This project tackles the challenge of delivering reliable and personalized mental health support through conversational AI. By leveraging a Retrieval-Augmented Generation (RAG) flow, it combines the capabilities of both a knowledge base and a Language Model (LLM) to provide accurate, contextually relevant responses in mental health conversations.
Reliable and personalized mental health support is crucial for improving well-being and ensuring that individuals receive the right guidance during vulnerable moments. This project aims to enhance the accessibility and effectiveness of mental health care through AI-driven conversations.
This project benefits individuals seeking mental health support, healthcare providers, and the broader mental health community by offering a reliable and scalable solution for mental health conversations.
The primary objective is to develop and deploy a conversational AI system that provides accurate and context-sensitive mental health support.
Completion of this project will result in a robust and scalable AI-driven mental health support system, capable of providing personalized and accurate guidance in real time.
For local development, Qdrant and open-source LLMs were utilized to ensure robust vector search and model inference. During deployment, Cohere's LLMs were integrated to scale the solution for real-world applications, ensuring a seamless transition from development to production.

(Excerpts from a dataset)
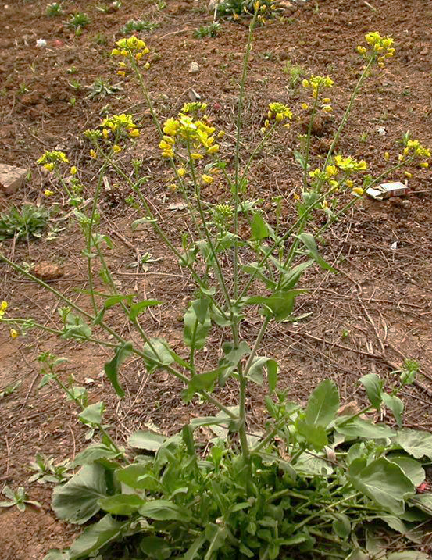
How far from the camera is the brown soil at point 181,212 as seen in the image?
293 cm

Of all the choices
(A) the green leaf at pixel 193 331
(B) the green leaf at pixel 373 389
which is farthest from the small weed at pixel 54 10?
(B) the green leaf at pixel 373 389

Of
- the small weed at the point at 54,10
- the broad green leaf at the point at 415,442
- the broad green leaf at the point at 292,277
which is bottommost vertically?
the broad green leaf at the point at 415,442

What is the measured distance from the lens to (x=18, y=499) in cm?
258

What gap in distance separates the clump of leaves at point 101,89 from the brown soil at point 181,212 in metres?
0.06

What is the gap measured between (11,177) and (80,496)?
2819 millimetres

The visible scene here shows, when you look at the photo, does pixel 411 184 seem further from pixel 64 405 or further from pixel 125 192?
pixel 64 405

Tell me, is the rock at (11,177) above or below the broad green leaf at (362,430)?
below

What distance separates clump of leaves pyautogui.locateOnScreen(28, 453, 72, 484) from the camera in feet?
8.64

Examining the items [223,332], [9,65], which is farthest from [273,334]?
[9,65]

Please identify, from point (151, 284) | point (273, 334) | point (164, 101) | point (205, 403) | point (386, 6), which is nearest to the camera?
point (205, 403)

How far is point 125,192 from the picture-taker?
4.42 metres

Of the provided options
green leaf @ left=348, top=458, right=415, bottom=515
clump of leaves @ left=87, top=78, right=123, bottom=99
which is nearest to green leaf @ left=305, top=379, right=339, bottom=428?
green leaf @ left=348, top=458, right=415, bottom=515

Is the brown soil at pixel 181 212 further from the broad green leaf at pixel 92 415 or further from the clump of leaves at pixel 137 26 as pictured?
the broad green leaf at pixel 92 415

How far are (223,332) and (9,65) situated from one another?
3922 mm
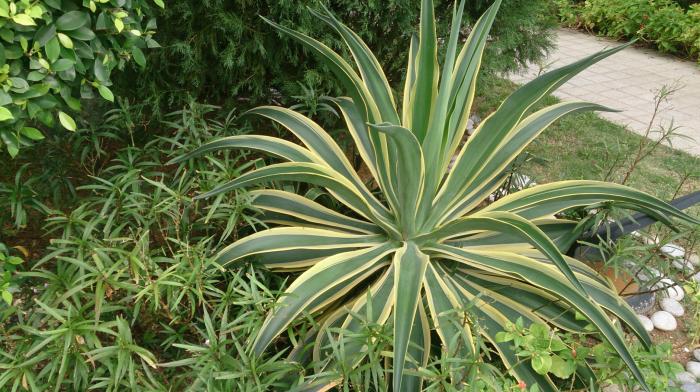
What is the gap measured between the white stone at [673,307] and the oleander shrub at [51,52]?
91.1 inches

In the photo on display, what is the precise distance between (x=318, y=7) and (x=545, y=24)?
1554 mm

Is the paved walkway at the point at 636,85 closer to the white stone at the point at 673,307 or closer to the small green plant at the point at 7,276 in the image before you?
the white stone at the point at 673,307

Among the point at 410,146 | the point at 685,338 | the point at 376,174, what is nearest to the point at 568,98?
the point at 685,338

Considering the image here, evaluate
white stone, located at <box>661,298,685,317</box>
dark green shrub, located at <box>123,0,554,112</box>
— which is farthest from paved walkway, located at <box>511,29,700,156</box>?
white stone, located at <box>661,298,685,317</box>

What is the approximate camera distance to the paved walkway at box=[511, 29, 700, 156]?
4.26 meters

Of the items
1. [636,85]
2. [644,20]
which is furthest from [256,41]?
[644,20]

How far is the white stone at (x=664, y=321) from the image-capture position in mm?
2295

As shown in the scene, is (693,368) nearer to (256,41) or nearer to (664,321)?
(664,321)

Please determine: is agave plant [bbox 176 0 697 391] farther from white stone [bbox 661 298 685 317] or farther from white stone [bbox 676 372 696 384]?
white stone [bbox 661 298 685 317]

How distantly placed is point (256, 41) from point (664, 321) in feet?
6.69

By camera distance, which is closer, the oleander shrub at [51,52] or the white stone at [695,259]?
the oleander shrub at [51,52]

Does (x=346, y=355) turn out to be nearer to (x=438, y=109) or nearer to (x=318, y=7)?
(x=438, y=109)

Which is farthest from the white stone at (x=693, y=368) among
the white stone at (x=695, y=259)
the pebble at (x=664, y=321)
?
the white stone at (x=695, y=259)

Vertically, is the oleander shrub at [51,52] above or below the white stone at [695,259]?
above
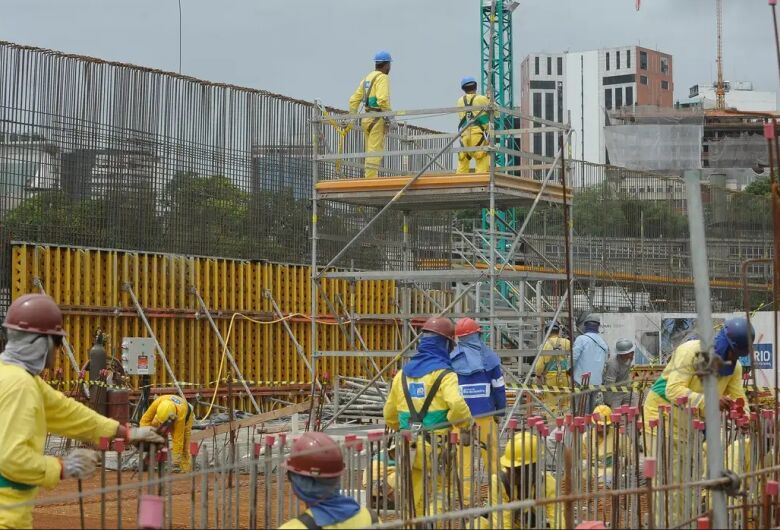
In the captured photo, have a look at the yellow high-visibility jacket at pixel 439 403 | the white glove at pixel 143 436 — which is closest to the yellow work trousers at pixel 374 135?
the yellow high-visibility jacket at pixel 439 403

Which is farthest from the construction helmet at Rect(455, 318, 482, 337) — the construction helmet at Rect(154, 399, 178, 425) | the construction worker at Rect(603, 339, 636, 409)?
the construction worker at Rect(603, 339, 636, 409)

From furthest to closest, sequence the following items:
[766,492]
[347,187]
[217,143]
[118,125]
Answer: [217,143]
[118,125]
[347,187]
[766,492]

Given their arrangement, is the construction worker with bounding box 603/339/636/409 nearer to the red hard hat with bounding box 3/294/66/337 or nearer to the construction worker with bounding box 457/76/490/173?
the construction worker with bounding box 457/76/490/173

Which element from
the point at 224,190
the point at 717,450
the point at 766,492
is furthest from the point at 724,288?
the point at 717,450

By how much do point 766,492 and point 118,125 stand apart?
1497cm

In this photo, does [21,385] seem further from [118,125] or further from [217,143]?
[217,143]

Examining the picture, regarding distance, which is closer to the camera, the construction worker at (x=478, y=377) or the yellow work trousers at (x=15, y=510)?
the yellow work trousers at (x=15, y=510)

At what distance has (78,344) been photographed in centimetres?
1991

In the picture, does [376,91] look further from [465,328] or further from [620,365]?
[465,328]

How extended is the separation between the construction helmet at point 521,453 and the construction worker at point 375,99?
8.02 meters

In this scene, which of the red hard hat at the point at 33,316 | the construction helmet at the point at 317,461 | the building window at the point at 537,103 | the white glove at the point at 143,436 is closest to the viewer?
the construction helmet at the point at 317,461

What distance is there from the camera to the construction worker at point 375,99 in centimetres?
1723

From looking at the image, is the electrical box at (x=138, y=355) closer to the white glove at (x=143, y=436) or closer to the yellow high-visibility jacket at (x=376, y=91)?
the yellow high-visibility jacket at (x=376, y=91)

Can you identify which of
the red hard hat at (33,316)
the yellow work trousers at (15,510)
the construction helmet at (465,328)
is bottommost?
the yellow work trousers at (15,510)
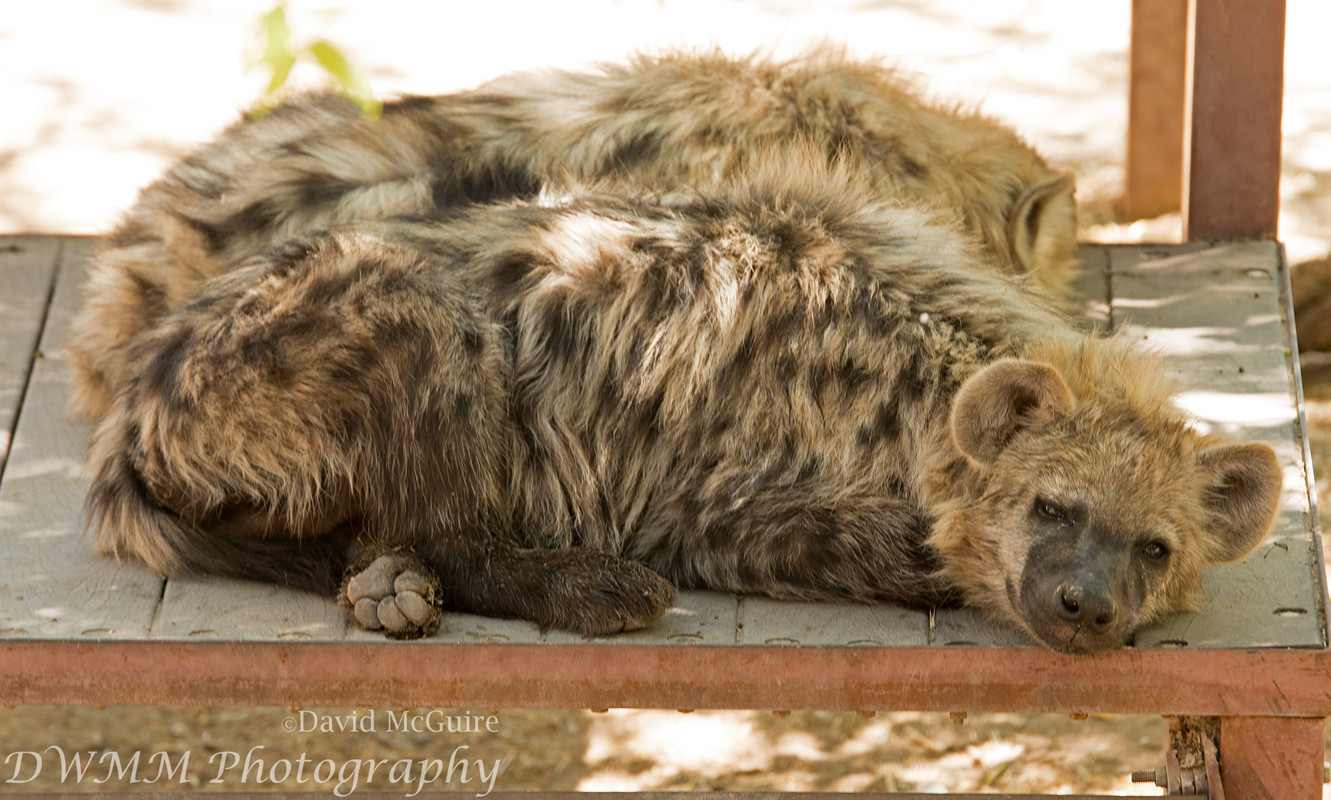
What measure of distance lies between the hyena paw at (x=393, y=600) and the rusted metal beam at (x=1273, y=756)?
155 cm

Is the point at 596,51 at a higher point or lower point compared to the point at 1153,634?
higher

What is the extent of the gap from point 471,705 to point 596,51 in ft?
14.2

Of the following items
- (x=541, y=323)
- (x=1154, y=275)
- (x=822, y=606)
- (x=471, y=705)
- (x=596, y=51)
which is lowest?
(x=471, y=705)

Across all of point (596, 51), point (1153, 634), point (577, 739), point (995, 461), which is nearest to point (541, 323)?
point (995, 461)

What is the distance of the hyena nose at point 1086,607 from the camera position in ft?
8.15

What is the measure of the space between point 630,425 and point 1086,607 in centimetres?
101

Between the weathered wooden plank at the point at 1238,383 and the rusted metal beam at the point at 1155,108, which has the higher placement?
the rusted metal beam at the point at 1155,108

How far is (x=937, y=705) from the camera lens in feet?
8.95

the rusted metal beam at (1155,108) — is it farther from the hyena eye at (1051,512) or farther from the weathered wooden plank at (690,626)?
the weathered wooden plank at (690,626)

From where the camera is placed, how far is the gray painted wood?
2.75 m

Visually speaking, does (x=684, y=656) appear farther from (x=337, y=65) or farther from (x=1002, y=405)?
(x=337, y=65)

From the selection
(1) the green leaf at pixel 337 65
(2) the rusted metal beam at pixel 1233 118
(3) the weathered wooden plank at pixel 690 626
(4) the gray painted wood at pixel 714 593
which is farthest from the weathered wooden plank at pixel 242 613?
(2) the rusted metal beam at pixel 1233 118

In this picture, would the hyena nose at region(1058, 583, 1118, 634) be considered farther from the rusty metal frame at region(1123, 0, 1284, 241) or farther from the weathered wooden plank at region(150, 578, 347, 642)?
the rusty metal frame at region(1123, 0, 1284, 241)

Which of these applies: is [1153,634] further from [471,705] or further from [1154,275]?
[1154,275]
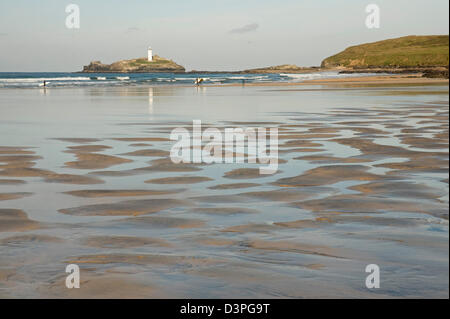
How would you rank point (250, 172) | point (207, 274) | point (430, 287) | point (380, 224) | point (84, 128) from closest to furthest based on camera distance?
point (430, 287)
point (207, 274)
point (380, 224)
point (250, 172)
point (84, 128)

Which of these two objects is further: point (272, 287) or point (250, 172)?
point (250, 172)

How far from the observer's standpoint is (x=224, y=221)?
5.96 m

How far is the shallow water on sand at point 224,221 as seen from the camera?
4.13 meters

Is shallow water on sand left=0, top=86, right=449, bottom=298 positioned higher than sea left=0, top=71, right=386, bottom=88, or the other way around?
sea left=0, top=71, right=386, bottom=88

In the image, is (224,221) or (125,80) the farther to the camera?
(125,80)

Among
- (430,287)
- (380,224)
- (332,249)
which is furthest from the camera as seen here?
(380,224)

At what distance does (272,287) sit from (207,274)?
1.76 ft

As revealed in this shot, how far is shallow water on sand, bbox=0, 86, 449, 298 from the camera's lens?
4.13 metres

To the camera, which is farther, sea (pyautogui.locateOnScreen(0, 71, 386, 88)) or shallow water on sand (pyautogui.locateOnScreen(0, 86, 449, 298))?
sea (pyautogui.locateOnScreen(0, 71, 386, 88))

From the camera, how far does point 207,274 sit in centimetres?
429

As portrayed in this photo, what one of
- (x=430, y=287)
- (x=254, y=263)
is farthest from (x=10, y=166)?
Answer: (x=430, y=287)

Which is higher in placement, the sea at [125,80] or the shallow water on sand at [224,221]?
the sea at [125,80]

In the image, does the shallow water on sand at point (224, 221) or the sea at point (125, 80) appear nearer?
the shallow water on sand at point (224, 221)
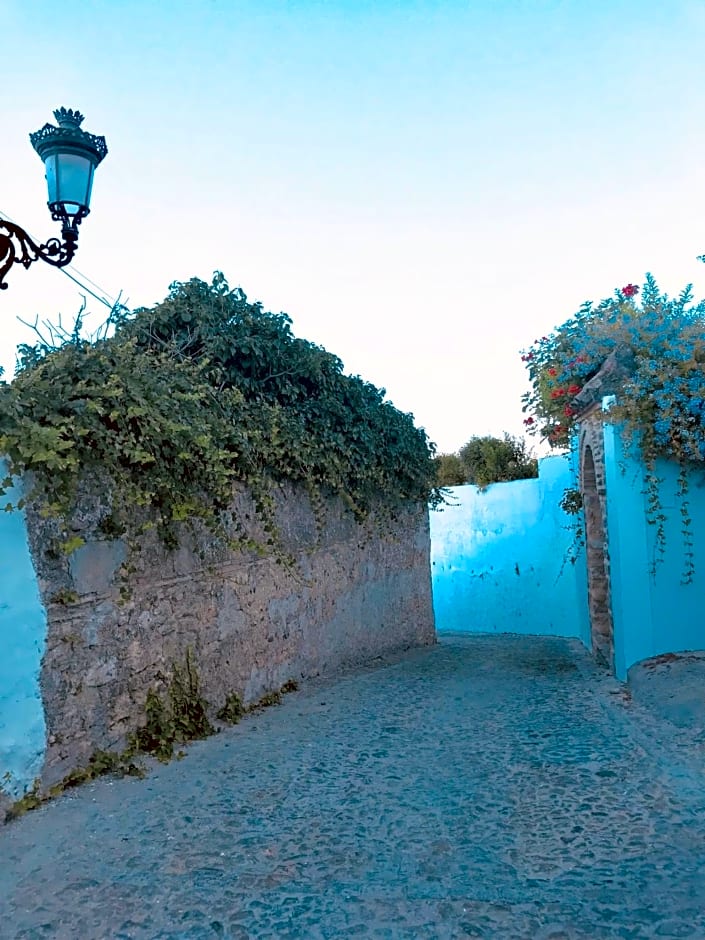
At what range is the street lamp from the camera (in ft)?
13.5

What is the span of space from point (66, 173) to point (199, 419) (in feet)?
5.34

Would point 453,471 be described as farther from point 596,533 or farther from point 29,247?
point 29,247

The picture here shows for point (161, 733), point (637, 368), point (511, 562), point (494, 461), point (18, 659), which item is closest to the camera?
point (18, 659)

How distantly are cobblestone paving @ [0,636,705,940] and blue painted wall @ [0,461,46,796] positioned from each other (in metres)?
0.26

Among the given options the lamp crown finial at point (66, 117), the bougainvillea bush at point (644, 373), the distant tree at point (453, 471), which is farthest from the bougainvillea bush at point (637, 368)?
the distant tree at point (453, 471)

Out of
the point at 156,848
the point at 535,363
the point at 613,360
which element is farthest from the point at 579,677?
the point at 156,848

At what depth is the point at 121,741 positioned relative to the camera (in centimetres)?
455

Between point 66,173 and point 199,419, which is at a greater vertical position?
point 66,173

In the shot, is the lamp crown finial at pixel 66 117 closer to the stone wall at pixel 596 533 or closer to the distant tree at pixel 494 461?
the stone wall at pixel 596 533

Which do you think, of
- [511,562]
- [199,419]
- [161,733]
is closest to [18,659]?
[161,733]

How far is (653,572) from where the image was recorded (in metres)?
6.37

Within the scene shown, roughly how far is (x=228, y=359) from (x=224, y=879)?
480 cm

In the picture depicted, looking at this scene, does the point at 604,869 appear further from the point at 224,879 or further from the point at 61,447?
the point at 61,447

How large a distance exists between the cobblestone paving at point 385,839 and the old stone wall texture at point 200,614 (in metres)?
0.46
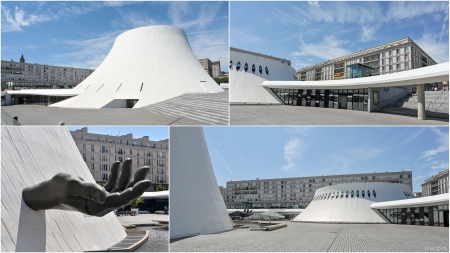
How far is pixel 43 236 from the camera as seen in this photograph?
199 inches

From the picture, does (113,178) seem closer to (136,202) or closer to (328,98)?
(328,98)

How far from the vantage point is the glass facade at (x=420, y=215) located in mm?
16175

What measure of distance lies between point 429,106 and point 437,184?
4829 centimetres

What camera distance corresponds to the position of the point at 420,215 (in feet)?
60.0

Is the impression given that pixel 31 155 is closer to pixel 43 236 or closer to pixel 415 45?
pixel 43 236

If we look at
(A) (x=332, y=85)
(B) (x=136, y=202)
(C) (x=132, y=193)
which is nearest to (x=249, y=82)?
(A) (x=332, y=85)

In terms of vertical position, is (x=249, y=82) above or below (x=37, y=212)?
above

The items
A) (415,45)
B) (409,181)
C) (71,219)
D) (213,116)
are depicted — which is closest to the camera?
(71,219)

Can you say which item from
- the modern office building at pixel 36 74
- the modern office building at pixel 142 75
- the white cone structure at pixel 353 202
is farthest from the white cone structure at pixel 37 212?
the modern office building at pixel 36 74

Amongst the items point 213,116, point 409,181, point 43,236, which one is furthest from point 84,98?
point 409,181

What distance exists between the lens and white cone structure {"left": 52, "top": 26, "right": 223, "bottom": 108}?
18.8 meters

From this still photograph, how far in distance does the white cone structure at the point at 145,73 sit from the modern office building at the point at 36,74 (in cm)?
4394

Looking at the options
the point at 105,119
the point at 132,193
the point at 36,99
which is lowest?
the point at 132,193

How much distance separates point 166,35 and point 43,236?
67.6ft
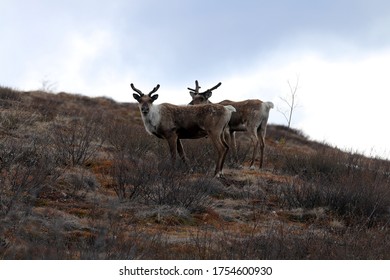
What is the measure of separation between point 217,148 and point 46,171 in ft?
13.7

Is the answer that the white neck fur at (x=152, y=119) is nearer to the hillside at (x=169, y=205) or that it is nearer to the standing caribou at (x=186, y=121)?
the standing caribou at (x=186, y=121)

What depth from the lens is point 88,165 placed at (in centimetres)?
1292

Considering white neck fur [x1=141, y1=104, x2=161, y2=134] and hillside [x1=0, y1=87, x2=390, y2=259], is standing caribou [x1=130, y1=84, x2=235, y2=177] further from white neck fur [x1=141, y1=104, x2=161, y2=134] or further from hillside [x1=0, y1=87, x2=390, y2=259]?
hillside [x1=0, y1=87, x2=390, y2=259]

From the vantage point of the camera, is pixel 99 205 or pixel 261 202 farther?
pixel 261 202

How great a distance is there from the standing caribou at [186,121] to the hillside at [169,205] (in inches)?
20.8

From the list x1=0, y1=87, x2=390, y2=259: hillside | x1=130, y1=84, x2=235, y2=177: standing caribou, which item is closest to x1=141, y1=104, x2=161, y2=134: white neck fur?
x1=130, y1=84, x2=235, y2=177: standing caribou

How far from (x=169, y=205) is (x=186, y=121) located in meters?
3.71

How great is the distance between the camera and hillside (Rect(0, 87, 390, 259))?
707 centimetres

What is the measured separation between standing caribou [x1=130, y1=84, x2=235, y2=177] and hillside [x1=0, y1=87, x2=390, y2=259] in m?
0.53

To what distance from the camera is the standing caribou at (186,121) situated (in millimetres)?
13328

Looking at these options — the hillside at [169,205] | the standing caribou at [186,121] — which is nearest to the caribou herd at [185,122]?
the standing caribou at [186,121]
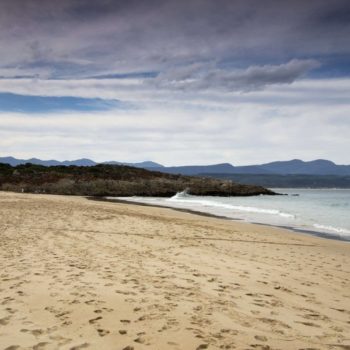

■ **What needs to be done**:
Using the project description on AI mental health support, decide whether each statement agrees with it: 1. Cohere's LLMs were used for local development. 2. The system combines a knowledge base with a Language Model. 3. Healthcare providers are among those the project benefits. Answer yes or no for each, quoting the deciding words. Answer from the project description alone, without the records.

■ **Output**:
1. No: "For local development, Qdrant and open-source LLMs were utilized"
2. Yes: "it combines the capabilities of both a knowledge base and a Language Model (LLM)"
3. Yes: "This project benefits individuals seeking mental health support, healthcare providers, and the broader mental health community"